» **Given request**
Please retype each of the records below word for word, without changing anything.

» **Raw records**

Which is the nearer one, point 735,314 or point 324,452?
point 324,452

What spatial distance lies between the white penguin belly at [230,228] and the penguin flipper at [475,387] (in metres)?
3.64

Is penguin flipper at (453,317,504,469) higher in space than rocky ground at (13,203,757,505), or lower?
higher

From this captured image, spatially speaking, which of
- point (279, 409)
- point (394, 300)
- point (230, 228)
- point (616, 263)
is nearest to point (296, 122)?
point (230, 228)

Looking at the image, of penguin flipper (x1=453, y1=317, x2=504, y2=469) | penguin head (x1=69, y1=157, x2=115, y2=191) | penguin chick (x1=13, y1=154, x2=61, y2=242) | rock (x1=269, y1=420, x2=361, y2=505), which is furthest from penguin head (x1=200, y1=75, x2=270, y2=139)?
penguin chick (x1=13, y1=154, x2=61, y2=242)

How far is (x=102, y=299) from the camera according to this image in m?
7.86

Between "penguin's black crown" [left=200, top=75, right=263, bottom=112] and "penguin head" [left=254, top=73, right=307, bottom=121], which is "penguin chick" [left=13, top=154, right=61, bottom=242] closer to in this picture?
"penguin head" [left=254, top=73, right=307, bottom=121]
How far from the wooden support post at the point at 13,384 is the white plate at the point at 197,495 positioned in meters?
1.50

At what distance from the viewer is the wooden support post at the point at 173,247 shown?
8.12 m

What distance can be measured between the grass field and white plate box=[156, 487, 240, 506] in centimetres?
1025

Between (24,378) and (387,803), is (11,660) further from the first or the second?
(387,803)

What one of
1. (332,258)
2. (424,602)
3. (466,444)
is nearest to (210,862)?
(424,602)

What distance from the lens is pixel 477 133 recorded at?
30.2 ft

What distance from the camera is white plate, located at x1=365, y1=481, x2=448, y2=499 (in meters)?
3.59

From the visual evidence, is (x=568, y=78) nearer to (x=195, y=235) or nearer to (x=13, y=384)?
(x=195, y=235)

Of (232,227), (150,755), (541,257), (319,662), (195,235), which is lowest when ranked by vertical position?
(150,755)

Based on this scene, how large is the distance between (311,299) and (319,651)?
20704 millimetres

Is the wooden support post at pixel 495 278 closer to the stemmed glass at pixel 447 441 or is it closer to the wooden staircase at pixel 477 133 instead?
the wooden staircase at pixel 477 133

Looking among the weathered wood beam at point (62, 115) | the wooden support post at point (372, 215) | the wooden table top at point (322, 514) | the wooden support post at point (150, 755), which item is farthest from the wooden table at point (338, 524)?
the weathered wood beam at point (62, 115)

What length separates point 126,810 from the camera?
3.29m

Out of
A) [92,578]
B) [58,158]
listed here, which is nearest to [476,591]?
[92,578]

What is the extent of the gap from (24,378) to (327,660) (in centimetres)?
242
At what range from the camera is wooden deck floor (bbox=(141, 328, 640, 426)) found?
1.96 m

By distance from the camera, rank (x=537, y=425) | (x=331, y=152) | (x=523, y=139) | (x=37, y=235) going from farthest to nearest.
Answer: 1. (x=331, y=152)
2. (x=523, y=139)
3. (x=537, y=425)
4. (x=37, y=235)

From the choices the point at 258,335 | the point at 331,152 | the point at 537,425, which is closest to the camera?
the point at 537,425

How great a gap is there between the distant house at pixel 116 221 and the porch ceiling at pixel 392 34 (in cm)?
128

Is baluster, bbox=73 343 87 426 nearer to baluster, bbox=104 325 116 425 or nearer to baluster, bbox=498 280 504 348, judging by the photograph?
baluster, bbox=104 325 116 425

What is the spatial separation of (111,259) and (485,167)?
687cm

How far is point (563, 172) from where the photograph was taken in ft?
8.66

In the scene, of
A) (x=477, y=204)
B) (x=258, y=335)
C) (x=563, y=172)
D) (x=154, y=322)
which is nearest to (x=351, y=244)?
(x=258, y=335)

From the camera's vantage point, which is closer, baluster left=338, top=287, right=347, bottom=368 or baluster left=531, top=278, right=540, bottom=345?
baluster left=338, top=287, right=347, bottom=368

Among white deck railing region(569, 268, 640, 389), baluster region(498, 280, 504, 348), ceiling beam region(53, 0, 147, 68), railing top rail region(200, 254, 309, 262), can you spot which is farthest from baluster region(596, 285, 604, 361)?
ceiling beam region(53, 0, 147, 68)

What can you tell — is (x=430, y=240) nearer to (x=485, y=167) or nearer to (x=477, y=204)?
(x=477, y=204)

» **Solution for this exercise**
Which is the nearer one, point 735,314 or point 324,452?
point 324,452

What spatial distance lies between the white penguin belly at [230,228] and the penguin flipper at [475,387] (in metres)?
3.64

Is penguin flipper at (453,317,504,469) higher in space than rocky ground at (13,203,757,505), or lower?
higher

From this captured image, spatially speaking, which of
- point (279, 409)
- point (394, 300)
- point (230, 228)
- point (616, 263)
is nearest to point (296, 122)?
point (230, 228)

Looking at the image, of penguin flipper (x1=453, y1=317, x2=504, y2=469) | penguin head (x1=69, y1=157, x2=115, y2=191) | penguin chick (x1=13, y1=154, x2=61, y2=242) | rock (x1=269, y1=420, x2=361, y2=505), which is furthest from penguin head (x1=200, y1=75, x2=270, y2=139)?
penguin chick (x1=13, y1=154, x2=61, y2=242)

How far is (x=102, y=299) from the camera according to this image in m?
7.86

Between "penguin's black crown" [left=200, top=75, right=263, bottom=112] and "penguin head" [left=254, top=73, right=307, bottom=121], which is "penguin chick" [left=13, top=154, right=61, bottom=242] closer to in this picture?
"penguin head" [left=254, top=73, right=307, bottom=121]
How far from the wooden support post at the point at 13,384 is the white plate at the point at 197,495 positioned in meters?
1.50

At what distance from the viewer is the wooden support post at the point at 173,247 shown?
8.12 m

What distance can be measured between the grass field and white plate box=[156, 487, 240, 506] in centimetres?
1025

Between (24,378) and (387,803), is (11,660) further from the first or the second?
(387,803)

What one of
1. (332,258)
2. (424,602)
3. (466,444)
is nearest to (210,862)?
(424,602)

What distance from the lens is pixel 477 133 recorded at?
30.2 ft

What distance from the camera is white plate, located at x1=365, y1=481, x2=448, y2=499 (in meters)?
3.59

From the visual evidence, is (x=568, y=78) nearer to (x=195, y=235) or nearer to (x=13, y=384)?
(x=195, y=235)

Of (232,227), (150,755), (541,257), (319,662), (195,235), which is lowest when ranked by vertical position?
(150,755)

Based on this scene, how large is the distance between (311,299) and (319,651)?
20704 millimetres

Is the wooden support post at pixel 495 278 closer to the stemmed glass at pixel 447 441 or is it closer to the wooden staircase at pixel 477 133 instead?
the wooden staircase at pixel 477 133

Looking among the weathered wood beam at point (62, 115) | the wooden support post at point (372, 215) | the wooden table top at point (322, 514) | the wooden support post at point (150, 755), which item is farthest from the wooden table at point (338, 524)?
the weathered wood beam at point (62, 115)

What length separates point 126,810 from the camera?
3.29m

Out of
A) [92,578]
B) [58,158]
listed here, which is nearest to [476,591]?
[92,578]

What is the extent of the gap from (24,378) to (327,660) (in centimetres)?
242
At what range from the camera is wooden deck floor (bbox=(141, 328, 640, 426)) found?
1.96 m

By distance from the camera, rank (x=537, y=425) | (x=331, y=152) | (x=523, y=139) | (x=37, y=235) going from farthest to nearest.
Answer: 1. (x=331, y=152)
2. (x=523, y=139)
3. (x=537, y=425)
4. (x=37, y=235)

From the choices the point at 258,335 | the point at 331,152 | the point at 537,425, which is closest to the camera?
the point at 537,425

How great a gap is there between the distant house at pixel 116 221 and the porch ceiling at pixel 392 34 (in cm)?
128

Is baluster, bbox=73 343 87 426 nearer to baluster, bbox=104 325 116 425 or nearer to baluster, bbox=498 280 504 348, judging by the photograph?
baluster, bbox=104 325 116 425

What is the spatial separation of (111,259) and (485,167)?
687cm

How far is point (563, 172) from where the photograph was taken in ft?
8.66

In the scene, of
A) (x=477, y=204)
B) (x=258, y=335)
C) (x=563, y=172)
D) (x=154, y=322)
which is nearest to (x=351, y=244)?
(x=258, y=335)

From the camera's vantage point, which is closer, baluster left=338, top=287, right=347, bottom=368 or baluster left=531, top=278, right=540, bottom=345?
baluster left=338, top=287, right=347, bottom=368

Among white deck railing region(569, 268, 640, 389), baluster region(498, 280, 504, 348), ceiling beam region(53, 0, 147, 68), railing top rail region(200, 254, 309, 262), can you spot which is farthest from baluster region(596, 285, 604, 361)?
ceiling beam region(53, 0, 147, 68)

What can you tell — is (x=430, y=240) nearer to (x=485, y=167) or nearer to (x=477, y=204)?
(x=477, y=204)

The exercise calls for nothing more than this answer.